Quant à la Belgique, plusieurs problèmes nuisent à la validité de ce type d’études. Premièrement, les victimes hésitent à porter plainte de peur des répercussions que cela pourrait avoir. Menaces, affaires classées sans suite ou plaintes refusées, nombreux sont les cas non-répertoriés. Seules les affaires liées aux violences physiques arriveraient en justice et ce, sans forcément garantir une issue positive pour la victime. Conséquemment, il est impossible d’avoir une idée précise du nombre de victimes.

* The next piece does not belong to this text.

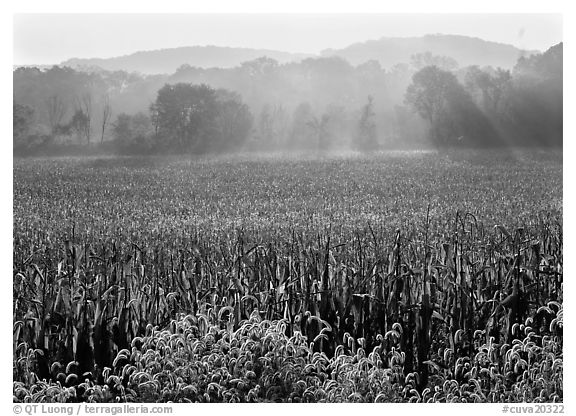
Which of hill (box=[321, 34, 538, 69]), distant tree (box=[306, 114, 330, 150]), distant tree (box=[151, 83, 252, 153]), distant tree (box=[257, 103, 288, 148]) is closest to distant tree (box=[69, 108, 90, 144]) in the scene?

Chaïma El Yahyaoui, ayant travaillé en collaboration avec la Ligue des droits humains à propos du profilage ethnique, a pu se concentrer sur le ressenti des jeunes victimes. D’après elle, il existe concrètement très peu de recensements et, dans les personnes interrogées, rares sont celles qui entament une procédure judiciaire. Les victimes auraient conscience du manque de suites, ainsi que des coûts que cela engendre. Le policier, quant à lui, peut dissuader la victime en portant plainte pour outrage et rébellion.

J. explique, à son tour, que pour quelqu’un qui grandit à Bruxelles dans des quartiers considérés comme ‘sensibles’, se faire contrôler plusieurs fois par jour par différentes patrouilles de police peut être agaçant. Selon lui, lors de ces contrôles, il faut rester le plus objectif possible, quelle que soit la personne en face de nous. L’agent reste au service de la population et du citoyen, quelle que soit le lieu où il pratique sa fonction. Dans ces quartiers les gens méritent le même service de police que dans les autres quartiers.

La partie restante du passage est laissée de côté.